(Spatial question records)

##############################

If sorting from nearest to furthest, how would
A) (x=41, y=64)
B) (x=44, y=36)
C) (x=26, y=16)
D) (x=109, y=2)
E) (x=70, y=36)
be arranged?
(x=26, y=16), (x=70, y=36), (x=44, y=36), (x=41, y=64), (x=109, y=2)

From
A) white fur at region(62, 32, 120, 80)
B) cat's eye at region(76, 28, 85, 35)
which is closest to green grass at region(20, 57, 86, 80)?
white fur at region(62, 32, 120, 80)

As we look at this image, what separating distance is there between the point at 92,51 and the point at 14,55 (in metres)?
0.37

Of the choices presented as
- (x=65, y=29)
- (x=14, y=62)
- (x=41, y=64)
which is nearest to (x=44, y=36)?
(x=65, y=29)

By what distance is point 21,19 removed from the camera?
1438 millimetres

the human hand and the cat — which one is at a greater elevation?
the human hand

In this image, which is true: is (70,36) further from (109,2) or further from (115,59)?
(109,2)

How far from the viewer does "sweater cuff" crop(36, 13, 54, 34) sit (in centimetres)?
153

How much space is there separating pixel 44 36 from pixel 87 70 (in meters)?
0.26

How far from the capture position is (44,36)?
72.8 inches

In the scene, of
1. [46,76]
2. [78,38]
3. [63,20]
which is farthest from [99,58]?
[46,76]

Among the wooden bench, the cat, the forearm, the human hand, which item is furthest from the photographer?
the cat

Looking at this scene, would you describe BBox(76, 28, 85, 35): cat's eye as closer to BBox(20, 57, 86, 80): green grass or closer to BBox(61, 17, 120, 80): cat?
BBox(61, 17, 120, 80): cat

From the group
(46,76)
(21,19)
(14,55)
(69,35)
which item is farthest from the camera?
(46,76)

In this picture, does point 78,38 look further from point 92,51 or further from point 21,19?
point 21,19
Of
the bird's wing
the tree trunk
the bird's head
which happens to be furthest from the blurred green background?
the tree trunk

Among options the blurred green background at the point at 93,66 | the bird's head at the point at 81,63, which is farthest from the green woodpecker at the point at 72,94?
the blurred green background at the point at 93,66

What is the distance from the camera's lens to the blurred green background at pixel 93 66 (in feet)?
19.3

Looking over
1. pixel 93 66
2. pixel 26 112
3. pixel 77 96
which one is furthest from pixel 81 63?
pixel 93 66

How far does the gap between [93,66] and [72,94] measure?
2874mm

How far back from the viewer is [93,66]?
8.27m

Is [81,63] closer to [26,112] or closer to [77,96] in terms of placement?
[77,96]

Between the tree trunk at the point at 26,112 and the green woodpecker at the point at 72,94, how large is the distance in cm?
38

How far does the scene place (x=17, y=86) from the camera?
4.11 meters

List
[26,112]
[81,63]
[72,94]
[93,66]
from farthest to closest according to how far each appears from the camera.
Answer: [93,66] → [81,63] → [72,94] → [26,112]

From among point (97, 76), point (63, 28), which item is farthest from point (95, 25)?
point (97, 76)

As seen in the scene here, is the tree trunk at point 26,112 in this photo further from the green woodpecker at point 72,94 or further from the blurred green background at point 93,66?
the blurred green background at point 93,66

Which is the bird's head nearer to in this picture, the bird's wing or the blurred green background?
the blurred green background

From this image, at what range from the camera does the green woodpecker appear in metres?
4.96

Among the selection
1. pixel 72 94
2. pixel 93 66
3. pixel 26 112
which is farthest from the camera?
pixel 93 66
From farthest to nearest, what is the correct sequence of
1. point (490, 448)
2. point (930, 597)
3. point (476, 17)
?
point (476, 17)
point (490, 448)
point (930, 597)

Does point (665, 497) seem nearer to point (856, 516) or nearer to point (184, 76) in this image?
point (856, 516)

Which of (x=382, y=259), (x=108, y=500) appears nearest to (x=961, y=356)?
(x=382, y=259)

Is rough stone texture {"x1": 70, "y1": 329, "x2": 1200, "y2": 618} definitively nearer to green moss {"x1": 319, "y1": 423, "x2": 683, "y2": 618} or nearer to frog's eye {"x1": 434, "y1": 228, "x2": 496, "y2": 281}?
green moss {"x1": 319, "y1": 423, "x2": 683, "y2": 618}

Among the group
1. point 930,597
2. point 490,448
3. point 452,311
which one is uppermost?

##############################

Lay out every line of the records above as a numbered list, leaving out the blank lines.

== Result ==
1. If sorting from nearest to furthest, how would
2. A) (x=41, y=64)
3. B) (x=44, y=36)
4. C) (x=26, y=16)
5. D) (x=109, y=2)
6. E) (x=70, y=36)
7. be arranged?
8. (x=26, y=16), (x=70, y=36), (x=44, y=36), (x=41, y=64), (x=109, y=2)
9. From
10. A) white fur at region(62, 32, 120, 80)
11. B) cat's eye at region(76, 28, 85, 35)
12. which is closest to green grass at region(20, 57, 86, 80)?
13. white fur at region(62, 32, 120, 80)
14. As we look at this image, what separating distance is there between the point at 92,51 and the point at 14,55 (in metres)?
15. 0.37
16. Of the choices presented as
17. - (x=65, y=29)
18. - (x=14, y=62)
19. - (x=41, y=64)
20. which is nearest to (x=44, y=36)?
21. (x=65, y=29)
22. By what distance is point 21,19 removed from the camera?
23. 1438 millimetres
24. the human hand and the cat — which one is at a greater elevation?
25. the human hand
26. In this image, which is true: is (70,36) further from (109,2) or further from (115,59)?
27. (109,2)
28. How far from the viewer does "sweater cuff" crop(36, 13, 54, 34) sit (in centimetres)?
29. 153
30. How much space is there separating pixel 44 36 from pixel 87 70 (in meters)?
31. 0.26
32. How far from the capture position is (44,36)?
33. 72.8 inches
34. In the scene, of
35. 1. [46,76]
36. 2. [78,38]
37. 3. [63,20]
38. which is farthest from [99,58]?
39. [46,76]
40. Among the wooden bench, the cat, the forearm, the human hand, which item is furthest from the photographer?
41. the cat
42. Looking at this scene, would you describe BBox(76, 28, 85, 35): cat's eye as closer to BBox(20, 57, 86, 80): green grass or closer to BBox(61, 17, 120, 80): cat?
43. BBox(61, 17, 120, 80): cat
44. From the group
45. (46,76)
46. (21,19)
47. (14,55)
48. (69,35)
49. which item is farthest from the camera?
50. (46,76)
51. In this picture, does point 78,38 look further from point 92,51 or further from point 21,19?
52. point 21,19
53. Of
54. the bird's wing
55. the tree trunk
56. the bird's head
57. which happens to be furthest from the blurred green background?
58. the tree trunk
59. Among options the blurred green background at the point at 93,66 | the bird's head at the point at 81,63, which is farthest from the green woodpecker at the point at 72,94?
60. the blurred green background at the point at 93,66
61. What is the distance from the camera's lens to the blurred green background at pixel 93 66 (in feet)?
62. 19.3
63. Looking over
64. 1. pixel 93 66
65. 2. pixel 26 112
66. 3. pixel 77 96
67. which one is furthest from pixel 81 63?
68. pixel 93 66
69. How far does the gap between [93,66] and [72,94] measure?
70. 2874mm
71. How far back from the viewer is [93,66]?
72. 8.27m
73. Is [81,63] closer to [26,112] or closer to [77,96] in terms of placement?
74. [77,96]
75. Between the tree trunk at the point at 26,112 and the green woodpecker at the point at 72,94, how large is the distance in cm?
76. 38
77. How far does the scene place (x=17, y=86) from the camera?
78. 4.11 meters
79. List
80. [26,112]
81. [81,63]
82. [72,94]
83. [93,66]
84. from farthest to closest according to how far each appears from the camera.
85. Answer: [93,66] → [81,63] → [72,94] → [26,112]
86. From among point (97, 76), point (63, 28), which item is farthest from point (95, 25)?
87. point (97, 76)
88. As seen in the scene here, is the tree trunk at point 26,112 in this photo further from the green woodpecker at point 72,94 or further from the blurred green background at point 93,66?
89. the blurred green background at point 93,66
90. Which is the bird's head nearer to in this picture, the bird's wing or the blurred green background?
91. the blurred green background
92. From this image, at what range from the camera does the green woodpecker appear in metres?
93. 4.96
94. Among the selection
95. 1. pixel 72 94
96. 2. pixel 93 66
97. 3. pixel 26 112
98. which is farthest from the camera?
99. pixel 93 66
100. From farthest to nearest, what is the correct sequence of
101. 1. point (490, 448)
102. 2. point (930, 597)
103. 3. point (476, 17)
104. ?
105. point (476, 17)
106. point (490, 448)
107. point (930, 597)
108. Does point (665, 497) seem nearer to point (856, 516) or nearer to point (184, 76) in this image?
109. point (856, 516)
110. Which of (x=382, y=259), (x=108, y=500) appears nearest to (x=961, y=356)?
111. (x=382, y=259)
112. Is rough stone texture {"x1": 70, "y1": 329, "x2": 1200, "y2": 618} definitively nearer to green moss {"x1": 319, "y1": 423, "x2": 683, "y2": 618} or nearer to frog's eye {"x1": 434, "y1": 228, "x2": 496, "y2": 281}?
113. green moss {"x1": 319, "y1": 423, "x2": 683, "y2": 618}
114. Among the group
115. 1. point 930,597
116. 2. point 490,448
117. 3. point 452,311
118. which one is uppermost?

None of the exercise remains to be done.